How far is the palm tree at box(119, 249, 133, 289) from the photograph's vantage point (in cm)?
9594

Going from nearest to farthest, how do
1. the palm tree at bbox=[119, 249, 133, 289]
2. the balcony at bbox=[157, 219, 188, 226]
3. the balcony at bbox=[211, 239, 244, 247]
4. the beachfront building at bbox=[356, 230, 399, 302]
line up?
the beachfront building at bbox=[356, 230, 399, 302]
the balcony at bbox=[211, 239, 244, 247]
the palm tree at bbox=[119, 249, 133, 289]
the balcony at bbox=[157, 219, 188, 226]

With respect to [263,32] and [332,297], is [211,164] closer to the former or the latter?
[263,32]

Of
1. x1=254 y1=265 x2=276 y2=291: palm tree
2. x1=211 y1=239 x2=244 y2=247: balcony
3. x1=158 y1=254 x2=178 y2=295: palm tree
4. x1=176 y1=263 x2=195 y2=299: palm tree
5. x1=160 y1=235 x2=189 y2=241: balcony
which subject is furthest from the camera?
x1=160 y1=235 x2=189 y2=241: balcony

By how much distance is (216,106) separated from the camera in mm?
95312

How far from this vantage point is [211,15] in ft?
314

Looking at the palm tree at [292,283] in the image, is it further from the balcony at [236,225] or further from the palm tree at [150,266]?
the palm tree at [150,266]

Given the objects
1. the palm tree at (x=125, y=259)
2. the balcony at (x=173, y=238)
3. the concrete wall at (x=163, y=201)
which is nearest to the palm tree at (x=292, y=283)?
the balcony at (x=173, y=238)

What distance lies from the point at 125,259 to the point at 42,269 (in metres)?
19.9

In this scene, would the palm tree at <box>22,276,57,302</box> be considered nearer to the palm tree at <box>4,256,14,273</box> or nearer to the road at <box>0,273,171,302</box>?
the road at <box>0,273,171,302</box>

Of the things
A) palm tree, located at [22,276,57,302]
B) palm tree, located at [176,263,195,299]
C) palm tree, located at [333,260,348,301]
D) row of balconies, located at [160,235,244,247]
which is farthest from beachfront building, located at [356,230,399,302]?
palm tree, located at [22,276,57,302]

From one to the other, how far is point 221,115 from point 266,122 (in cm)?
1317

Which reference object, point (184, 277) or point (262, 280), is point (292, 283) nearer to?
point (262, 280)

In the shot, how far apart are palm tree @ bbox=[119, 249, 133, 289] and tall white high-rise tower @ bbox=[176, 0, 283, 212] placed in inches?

▬▬▬▬▬▬▬▬▬▬

» **Exercise brief**: Copy out, word for word, the lines of the listing from the line containing "Which reference object, point" through the final line of the listing, including both.

» **Task output**:
Which reference object, point (184, 277) or point (262, 280), is point (292, 283) nearer to?
point (262, 280)

In the shot, how far apart are palm tree @ bbox=[119, 249, 133, 289] and tall white high-rise tower @ bbox=[176, 0, 283, 212] placed in inches?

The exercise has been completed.